BEGIN PROVIDED MATERIAL

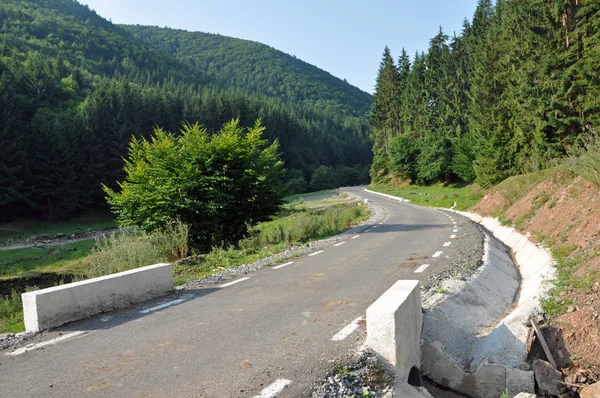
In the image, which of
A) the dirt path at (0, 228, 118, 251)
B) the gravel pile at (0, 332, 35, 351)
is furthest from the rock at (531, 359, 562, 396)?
the dirt path at (0, 228, 118, 251)

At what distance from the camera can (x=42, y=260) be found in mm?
29000

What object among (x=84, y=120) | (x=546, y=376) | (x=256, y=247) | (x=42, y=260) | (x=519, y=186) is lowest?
(x=42, y=260)

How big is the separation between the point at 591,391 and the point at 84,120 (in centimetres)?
7100

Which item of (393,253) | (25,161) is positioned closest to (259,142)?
(393,253)

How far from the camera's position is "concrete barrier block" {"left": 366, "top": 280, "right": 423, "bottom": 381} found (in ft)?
15.2

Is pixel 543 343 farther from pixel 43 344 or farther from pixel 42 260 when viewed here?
pixel 42 260

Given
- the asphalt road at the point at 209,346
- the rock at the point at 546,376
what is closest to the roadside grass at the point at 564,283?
the rock at the point at 546,376

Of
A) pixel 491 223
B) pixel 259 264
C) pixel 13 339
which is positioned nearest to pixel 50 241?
pixel 259 264

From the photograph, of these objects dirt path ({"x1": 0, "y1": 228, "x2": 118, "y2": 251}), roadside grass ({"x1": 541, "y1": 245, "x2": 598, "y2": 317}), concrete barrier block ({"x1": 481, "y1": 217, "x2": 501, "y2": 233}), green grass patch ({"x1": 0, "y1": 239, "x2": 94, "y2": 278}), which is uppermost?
roadside grass ({"x1": 541, "y1": 245, "x2": 598, "y2": 317})

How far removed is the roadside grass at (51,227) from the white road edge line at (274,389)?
48.4 metres

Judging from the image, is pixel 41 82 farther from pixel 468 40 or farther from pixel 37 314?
pixel 37 314

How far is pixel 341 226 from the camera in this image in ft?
74.9

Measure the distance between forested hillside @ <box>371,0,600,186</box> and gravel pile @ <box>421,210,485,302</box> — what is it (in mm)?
4884

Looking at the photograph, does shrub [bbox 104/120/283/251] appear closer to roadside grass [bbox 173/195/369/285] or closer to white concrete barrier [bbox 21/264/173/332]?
roadside grass [bbox 173/195/369/285]
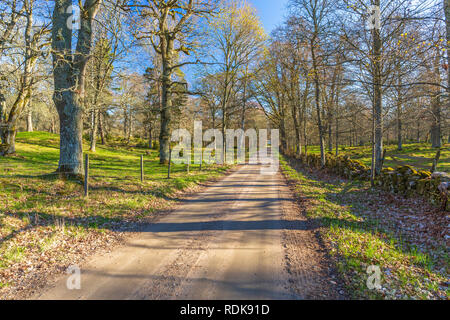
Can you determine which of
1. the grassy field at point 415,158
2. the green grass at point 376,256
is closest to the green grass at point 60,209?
the green grass at point 376,256

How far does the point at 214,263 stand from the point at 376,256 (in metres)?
2.98

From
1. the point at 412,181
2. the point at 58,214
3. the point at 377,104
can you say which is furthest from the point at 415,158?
the point at 58,214

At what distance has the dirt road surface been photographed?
3045 mm

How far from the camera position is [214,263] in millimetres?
3811

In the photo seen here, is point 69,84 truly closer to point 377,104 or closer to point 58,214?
point 58,214

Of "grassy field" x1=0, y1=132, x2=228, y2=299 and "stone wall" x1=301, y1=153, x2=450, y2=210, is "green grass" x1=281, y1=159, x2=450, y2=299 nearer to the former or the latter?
"stone wall" x1=301, y1=153, x2=450, y2=210

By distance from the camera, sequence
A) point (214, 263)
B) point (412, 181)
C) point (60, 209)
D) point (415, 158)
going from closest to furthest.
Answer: point (214, 263) < point (60, 209) < point (412, 181) < point (415, 158)

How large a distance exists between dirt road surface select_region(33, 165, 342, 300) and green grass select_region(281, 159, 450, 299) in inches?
14.0

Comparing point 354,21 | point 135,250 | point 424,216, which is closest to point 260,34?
point 354,21

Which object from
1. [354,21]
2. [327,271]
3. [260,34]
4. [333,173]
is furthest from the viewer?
[260,34]

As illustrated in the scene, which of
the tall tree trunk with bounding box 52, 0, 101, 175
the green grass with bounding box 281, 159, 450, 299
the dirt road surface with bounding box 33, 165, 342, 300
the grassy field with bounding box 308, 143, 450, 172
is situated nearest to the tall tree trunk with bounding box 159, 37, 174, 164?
the tall tree trunk with bounding box 52, 0, 101, 175

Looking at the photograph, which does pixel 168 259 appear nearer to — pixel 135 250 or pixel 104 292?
pixel 135 250
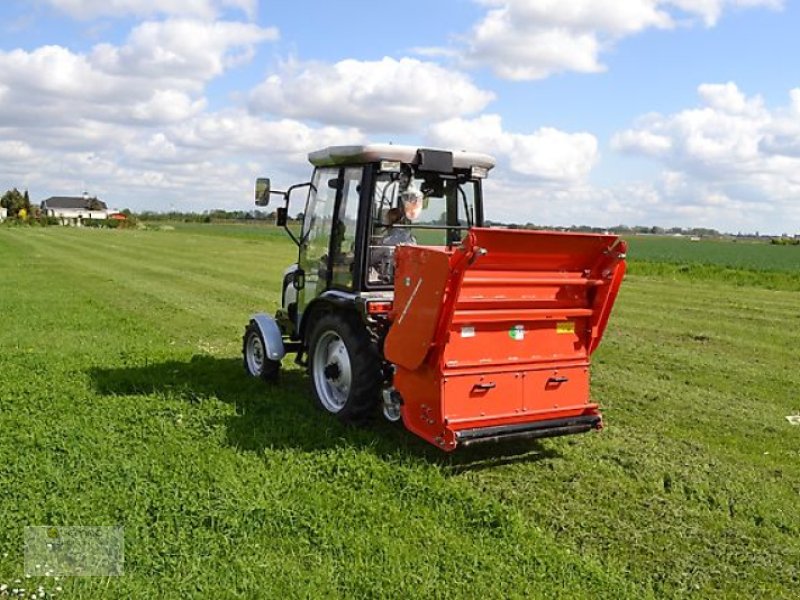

END PROVIDED MATERIAL

TASK PROMPT - Pull out each line of the listing above that contains the word "appear", matching case exactly.

FINAL ANSWER -
Looking at the photograph, does shrub [bbox 104/120/283/251] appear closer to roadside grass [bbox 173/195/369/285] or closer to white concrete barrier [bbox 21/264/173/332]?
Looking at the photograph, which does pixel 168 259 appear nearer to — pixel 135 250 or pixel 104 292?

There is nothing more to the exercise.